Much is attributed to the Enlightenment from individual freedom to parliamentary democracy.  England gives the lie to this.  Much of what people give the Enlightenment credit for was already underway in these Islands before Rousseau and the others put pen to paper.  Religious pluralism came about following the new settlement of the Glorious Revolution (one hundred years before France committed regicide), but this was only implementing ideas that were gradually developing following the Restoration in 1660.  Charles II’s reign might have seen reversals in the journey towards religious pluralism, but a compromise was being worked out.  It was finally achieved with the accession of William III, but not by reverting to the narrow Puritanism of Cromwell and the Regicides.

A middle of the road solution was reached without reference to abstract theory.  In good Anglo-Saxon fashion a compromise was cobbled together that allowed people to worship God true to their own interpretation of the Bible, Parliament was given freedom from Royal Prerogative and the Whigs therefore got what they wanted.  It was a compromise that worked however because it realised men live by tradition and affections not rationalist theory.  So the settlement preserved the monarchy and indeed the pageantry of monarchy.  It preserved the House of Lords and it continued with the Church of England as an established church – so the Tory affection for tradition was acknowledged too.  It recognised that while we must be free we are also social creatures who need institutions and traditions.

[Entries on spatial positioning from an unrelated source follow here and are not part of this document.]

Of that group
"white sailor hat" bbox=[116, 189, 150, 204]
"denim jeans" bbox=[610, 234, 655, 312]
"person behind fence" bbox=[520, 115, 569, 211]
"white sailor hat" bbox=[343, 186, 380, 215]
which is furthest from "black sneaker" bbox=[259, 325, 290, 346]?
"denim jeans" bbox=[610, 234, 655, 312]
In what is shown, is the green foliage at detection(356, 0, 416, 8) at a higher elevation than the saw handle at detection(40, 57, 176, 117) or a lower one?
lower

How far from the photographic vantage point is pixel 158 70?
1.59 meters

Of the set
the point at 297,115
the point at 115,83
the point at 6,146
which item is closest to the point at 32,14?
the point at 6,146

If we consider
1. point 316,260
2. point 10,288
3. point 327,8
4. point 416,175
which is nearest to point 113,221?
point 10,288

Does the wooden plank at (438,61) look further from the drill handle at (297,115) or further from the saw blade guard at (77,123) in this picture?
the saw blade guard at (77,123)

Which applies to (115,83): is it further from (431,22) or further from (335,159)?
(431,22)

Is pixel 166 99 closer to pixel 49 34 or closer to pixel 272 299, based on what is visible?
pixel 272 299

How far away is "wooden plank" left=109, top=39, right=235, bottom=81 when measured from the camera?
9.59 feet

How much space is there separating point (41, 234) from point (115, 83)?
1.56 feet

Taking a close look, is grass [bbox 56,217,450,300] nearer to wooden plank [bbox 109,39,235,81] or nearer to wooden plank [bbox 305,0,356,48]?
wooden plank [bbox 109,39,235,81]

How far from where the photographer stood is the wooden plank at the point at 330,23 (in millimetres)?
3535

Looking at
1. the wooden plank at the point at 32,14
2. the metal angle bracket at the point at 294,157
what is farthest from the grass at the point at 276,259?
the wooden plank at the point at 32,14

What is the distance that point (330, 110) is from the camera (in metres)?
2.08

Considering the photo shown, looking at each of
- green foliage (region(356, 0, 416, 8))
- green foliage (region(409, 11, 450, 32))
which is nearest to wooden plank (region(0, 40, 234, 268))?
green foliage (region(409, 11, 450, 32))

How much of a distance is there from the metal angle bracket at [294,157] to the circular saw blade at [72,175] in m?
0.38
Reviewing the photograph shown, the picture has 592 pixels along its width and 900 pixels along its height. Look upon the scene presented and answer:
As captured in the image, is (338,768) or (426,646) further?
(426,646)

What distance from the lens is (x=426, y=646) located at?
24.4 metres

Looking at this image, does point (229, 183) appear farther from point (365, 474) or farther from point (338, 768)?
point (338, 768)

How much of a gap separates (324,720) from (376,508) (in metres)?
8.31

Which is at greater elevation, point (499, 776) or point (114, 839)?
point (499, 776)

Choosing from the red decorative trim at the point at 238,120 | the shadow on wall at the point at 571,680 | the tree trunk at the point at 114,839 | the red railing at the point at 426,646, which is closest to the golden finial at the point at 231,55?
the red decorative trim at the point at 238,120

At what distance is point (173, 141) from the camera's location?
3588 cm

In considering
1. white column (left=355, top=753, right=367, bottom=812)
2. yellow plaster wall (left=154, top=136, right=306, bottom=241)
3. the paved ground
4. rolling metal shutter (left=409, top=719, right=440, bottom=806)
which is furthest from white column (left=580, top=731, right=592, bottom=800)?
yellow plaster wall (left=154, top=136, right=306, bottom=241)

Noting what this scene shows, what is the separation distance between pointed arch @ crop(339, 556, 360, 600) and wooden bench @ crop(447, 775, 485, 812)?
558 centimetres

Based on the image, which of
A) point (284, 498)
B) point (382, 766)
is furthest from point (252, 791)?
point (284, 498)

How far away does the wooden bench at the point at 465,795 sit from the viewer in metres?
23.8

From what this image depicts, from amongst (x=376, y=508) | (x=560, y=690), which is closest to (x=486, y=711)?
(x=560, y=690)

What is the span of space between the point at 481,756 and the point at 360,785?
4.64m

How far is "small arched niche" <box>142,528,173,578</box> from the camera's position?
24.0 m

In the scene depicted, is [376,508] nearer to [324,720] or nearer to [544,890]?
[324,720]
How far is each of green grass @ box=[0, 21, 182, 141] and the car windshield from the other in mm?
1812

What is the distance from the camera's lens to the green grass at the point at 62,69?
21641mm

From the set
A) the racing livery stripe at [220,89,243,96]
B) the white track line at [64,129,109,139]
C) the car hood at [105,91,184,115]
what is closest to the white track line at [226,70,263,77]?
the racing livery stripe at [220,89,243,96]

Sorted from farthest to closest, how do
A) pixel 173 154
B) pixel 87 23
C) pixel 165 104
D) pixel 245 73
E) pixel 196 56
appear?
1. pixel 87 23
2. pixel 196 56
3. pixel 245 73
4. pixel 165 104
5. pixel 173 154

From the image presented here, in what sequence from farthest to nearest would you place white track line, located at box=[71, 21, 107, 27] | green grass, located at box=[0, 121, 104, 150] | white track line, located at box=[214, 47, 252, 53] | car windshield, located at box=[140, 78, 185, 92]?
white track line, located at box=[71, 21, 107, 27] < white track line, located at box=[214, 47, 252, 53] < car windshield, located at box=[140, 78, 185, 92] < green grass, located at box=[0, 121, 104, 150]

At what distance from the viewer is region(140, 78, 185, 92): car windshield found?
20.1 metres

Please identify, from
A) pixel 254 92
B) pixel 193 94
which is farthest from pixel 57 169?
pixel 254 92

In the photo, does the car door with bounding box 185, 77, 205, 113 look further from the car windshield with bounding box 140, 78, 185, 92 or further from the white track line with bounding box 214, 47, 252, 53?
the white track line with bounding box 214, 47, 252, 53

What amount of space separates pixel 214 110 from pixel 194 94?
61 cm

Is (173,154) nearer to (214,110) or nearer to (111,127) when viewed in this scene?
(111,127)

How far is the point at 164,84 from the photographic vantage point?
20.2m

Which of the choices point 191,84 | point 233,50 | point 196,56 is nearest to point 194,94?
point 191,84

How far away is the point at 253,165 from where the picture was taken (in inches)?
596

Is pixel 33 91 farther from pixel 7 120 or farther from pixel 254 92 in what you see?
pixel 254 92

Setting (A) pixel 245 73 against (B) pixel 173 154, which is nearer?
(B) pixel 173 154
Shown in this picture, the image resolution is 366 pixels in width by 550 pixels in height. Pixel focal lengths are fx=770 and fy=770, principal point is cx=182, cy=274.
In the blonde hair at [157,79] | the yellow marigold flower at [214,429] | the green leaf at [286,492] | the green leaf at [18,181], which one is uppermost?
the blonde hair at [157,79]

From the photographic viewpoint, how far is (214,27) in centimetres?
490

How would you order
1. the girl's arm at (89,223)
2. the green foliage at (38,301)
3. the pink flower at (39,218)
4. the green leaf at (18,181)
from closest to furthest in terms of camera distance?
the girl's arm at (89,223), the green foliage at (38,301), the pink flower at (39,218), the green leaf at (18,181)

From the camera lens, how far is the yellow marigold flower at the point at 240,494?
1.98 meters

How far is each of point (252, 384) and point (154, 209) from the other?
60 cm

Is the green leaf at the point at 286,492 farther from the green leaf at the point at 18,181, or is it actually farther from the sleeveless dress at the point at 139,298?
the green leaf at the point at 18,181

 Over the Channel, when abstract principles were followed rather than the lessons from history, the Terror and the guillotine resulted.  That is not to say that only the French make such a mistake.   While atheism and materialism took power by force in 1789, in the United Kingdom its growing strength has been more insidious and by stealth.  “Clever” people no longer respect our traditions.  They act as though our institutions survive by some strange accident, some oversight when we were embarked on dismantling the structure of oppression while on the road to liberty.  What they do not realise is that true liberty depends on these institutions rather than the false freedom of liberal individualism which is to be lonely and weighed down by the material world.

So people are right when they look back nostalgically to better times, because as these abstract, rationalist ideas have gradually permeated our nation more and more we are constantly losing what is life enriching. 

As we approach Christmas however the whole country returns home, casting off abstract rationalism.  Family, tradition and the Christ Child are seen again for how central they really are to our lives.  It is a return to the Merry England of carolling and wassailing, Christmas pudding (banned by the Puritans), Father Christmas, hunting (banned by New Labour), hawking and feasting.

So our resistance to the liberal individualists with their economic theories and their scientific explanations of religion begins when we wish each other “Merry Christmas”.  Certainly if we start to wish each other “happy holidays” instead, we have given up the fight.